▶ _Esercizi da svolgere_:
**a)** Riporta il brano proposto da "Lo stalliere di Arcore." fino a "pulizie alla Fininvest.", senza cambiare nulla.
**b)** Rispondi per favore a queste domande sul brano proposto.
(i) A quale boss era legata la mafia che, all'inizio degli anni Ottanta, investì denaro con Dell'Utri e Berlusconi?
(ii) Chi avrebbe fatto da tramite tra Mangano e Berlusconi?
(iii) Quando venne arrestato Mangano?

▶ _Brano proposto_:
================

Investimenti mafiosi. Il pentito ha poi sottolineato che "a Milano non era solo Berlusconi che pagava". All'inizio degli anni Ottanta - ha detto ancora - la mafia legata a Stefano Bontate, quella dei cosiddetti perdenti, investì denaro con Dell'Utri e Berlusconi". "Seppi da Ignazio Pullarà - ha aggiunto - che poi il boss Giovannello Greco, temendo di perdere i frutti dell'investimento fatto con Berlusconi, fece un blitz a casa di Gaetano Cinà per riprenderseli".

Lo stalliere di Arcore. Nel '93 ci fu un nuovo tentativo di avvicinare Berlusconi e di spingerlo a trattare, dato che, secondo Brusca, era già ritenuto scontato che sarebbe diventato presidente del Consiglio. "Dopo l'arresto di Riina ho contattato Vittorio Mangano, il cosiddetto stalliere di Arcore, perché si facesse portavoce di alcune nostre richieste presso Dell'Utri e Berlusconi", ha sostenuto il pentito. "Lui - ha aggiunto - era contentissimo di poterci ristabilire i contatti e ci spiegò che si era licenziato dall'impiego ad Arcore per non creare problemi a Berlusconi, ma che tutto era stato concordato anche con Confalonieri e che aveva ancora con loro buoni rapporti". A fare da tramite tra Mangano e l'allora imprenditore Berlusconi sarebbe stato un personaggio che aveva la gestione delle pulizie alla Fininvest.

Nuovi contatti. "L'episodio risale alla fine del '93. Gli volevamo chiedere - ha detto Brusca - tra l'altro di attenuare i rigori nei trattamenti dei detenuti a Pianosa e Asinara e di alleggerire il 41 bis". Brusca ha poi aggiunto di avere detto a Mangano, affinché questi lo riferisse a Dell'Utri in modo tale da fornirgli "un'arma politica", che la sinistra sapeva tutto sulle stragi mafiose del '92 e del '93". Dopo un mese Mangano sarebbe tornato con la risposta di Dell'Utri che gli avrebbe detto: "Vediamo cosa si può fare". Confermando quanto già dichiarato ai pm, Brusca ha ribadito di avere saputo da Mangano che dopo il contatto "erano contenti". "Non mi disse - ha concluso - a chi si riferiva". Brusca, infine, ha ammesso di non avere avuto più notizie sui contatti tra Mangano e i suoi referenti in quanto lo stalliere di Arcore venne poi arrestato nel corso del '94.

================

▶ _Voci_:
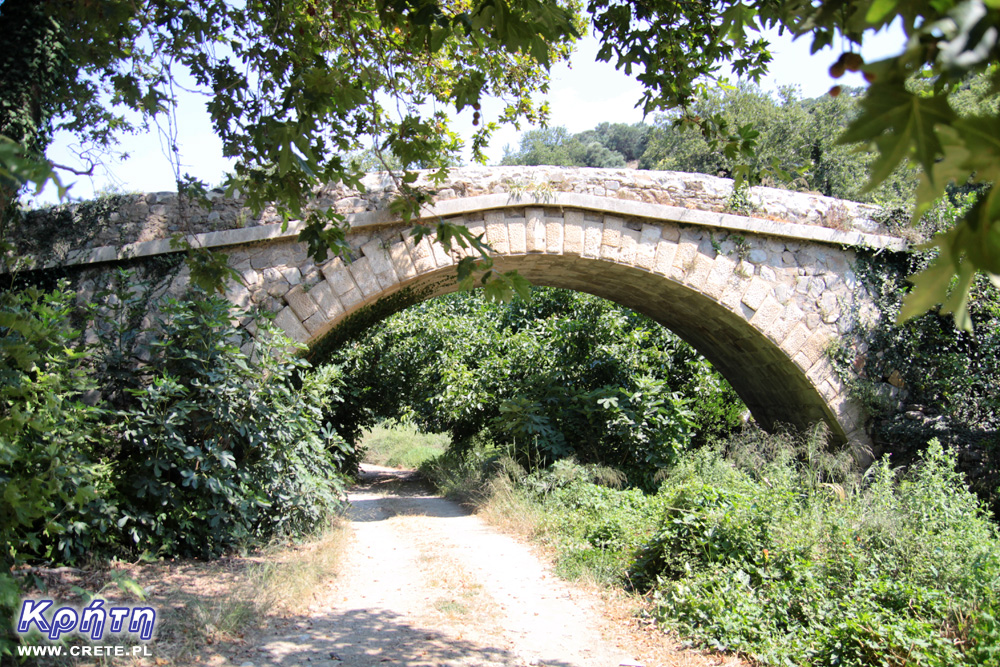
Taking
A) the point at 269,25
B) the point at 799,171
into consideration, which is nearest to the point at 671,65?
the point at 799,171

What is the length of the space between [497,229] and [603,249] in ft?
3.84

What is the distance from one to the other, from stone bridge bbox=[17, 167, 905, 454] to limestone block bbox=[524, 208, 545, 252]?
15 millimetres

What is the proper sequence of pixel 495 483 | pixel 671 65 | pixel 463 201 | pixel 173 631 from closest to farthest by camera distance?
pixel 173 631 < pixel 671 65 < pixel 463 201 < pixel 495 483

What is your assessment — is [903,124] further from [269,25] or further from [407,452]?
[407,452]

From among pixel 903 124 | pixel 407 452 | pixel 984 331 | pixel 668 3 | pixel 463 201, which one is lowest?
pixel 407 452

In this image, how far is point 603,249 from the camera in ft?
22.4

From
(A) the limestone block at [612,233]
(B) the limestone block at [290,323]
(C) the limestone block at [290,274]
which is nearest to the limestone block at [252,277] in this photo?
(C) the limestone block at [290,274]

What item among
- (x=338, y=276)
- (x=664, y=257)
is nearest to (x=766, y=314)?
(x=664, y=257)

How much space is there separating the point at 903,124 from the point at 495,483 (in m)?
7.66

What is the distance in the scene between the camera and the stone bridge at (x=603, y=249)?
6.10 m

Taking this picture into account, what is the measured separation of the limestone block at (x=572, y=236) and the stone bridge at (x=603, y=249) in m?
0.02

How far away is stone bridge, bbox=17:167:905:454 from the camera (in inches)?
240

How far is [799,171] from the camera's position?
11.6 feet

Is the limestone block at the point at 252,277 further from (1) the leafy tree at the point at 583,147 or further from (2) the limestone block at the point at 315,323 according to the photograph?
(1) the leafy tree at the point at 583,147
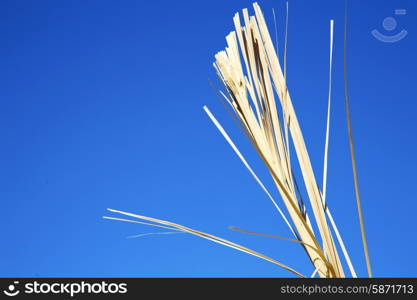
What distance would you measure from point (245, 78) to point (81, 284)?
2.04 feet

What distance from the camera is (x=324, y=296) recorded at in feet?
2.07

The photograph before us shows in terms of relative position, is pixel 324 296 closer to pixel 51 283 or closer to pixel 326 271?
pixel 326 271

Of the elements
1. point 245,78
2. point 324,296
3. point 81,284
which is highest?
point 245,78

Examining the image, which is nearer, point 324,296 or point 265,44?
point 324,296

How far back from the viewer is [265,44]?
797 mm

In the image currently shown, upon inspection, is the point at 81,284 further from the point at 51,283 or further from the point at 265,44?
the point at 265,44

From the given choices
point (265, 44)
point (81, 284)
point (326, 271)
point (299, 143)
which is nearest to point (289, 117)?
point (299, 143)

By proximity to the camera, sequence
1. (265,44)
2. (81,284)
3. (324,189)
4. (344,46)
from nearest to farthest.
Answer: (344,46) < (324,189) < (265,44) < (81,284)

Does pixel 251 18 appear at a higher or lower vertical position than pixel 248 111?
higher

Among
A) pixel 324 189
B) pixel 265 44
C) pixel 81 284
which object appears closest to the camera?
pixel 324 189

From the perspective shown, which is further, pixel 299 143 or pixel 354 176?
pixel 299 143

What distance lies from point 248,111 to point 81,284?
1.89ft

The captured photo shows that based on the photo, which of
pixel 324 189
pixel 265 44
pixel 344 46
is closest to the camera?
pixel 344 46

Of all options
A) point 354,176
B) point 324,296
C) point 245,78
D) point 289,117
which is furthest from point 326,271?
point 245,78
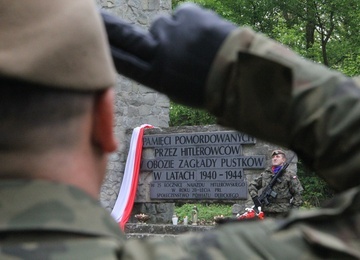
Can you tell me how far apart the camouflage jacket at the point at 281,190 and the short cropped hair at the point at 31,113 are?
927 cm

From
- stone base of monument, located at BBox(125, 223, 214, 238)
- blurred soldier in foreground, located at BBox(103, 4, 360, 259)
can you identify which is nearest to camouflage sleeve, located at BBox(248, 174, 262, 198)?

================

▶ _Soluzioni_:
**a)**
Lo stalliere di Arcore. Nel '93 ci fu un nuovo tentativo di avvicinare Berlusconi e di spingerlo a trattare, dato che, secondo Brusca, era già ritenuto scontato che sarebbe diventato presidente del Consiglio. "Dopo l'arresto di Riina ho contattato Vittorio Mangano, il cosiddetto stalliere di Arcore, perché si facesse portavoce di alcune nostre richieste presso Dell'Utri e Berlusconi", ha sostenuto il pentito. "Lui - ha aggiunto - era contentissimo di poterci ristabilire i contatti e ci spiegò che si era licenziato dall'impiego ad Arcore per non creare problemi a Berlusconi, ma che tutto era stato concordato anche con Confalonieri e che aveva ancora con loro buoni rapporti". A fare da tramite tra Mangano e l'allora imprenditore Berlusconi sarebbe stato un personaggio che aveva la gestione delle pulizie alla Fininvest.

**b)**
(i) A Stefano Bontate.
(ii) Un personaggio che aveva la gestione delle pulizie alla Fininvest.
(iii) Nel corso del '94.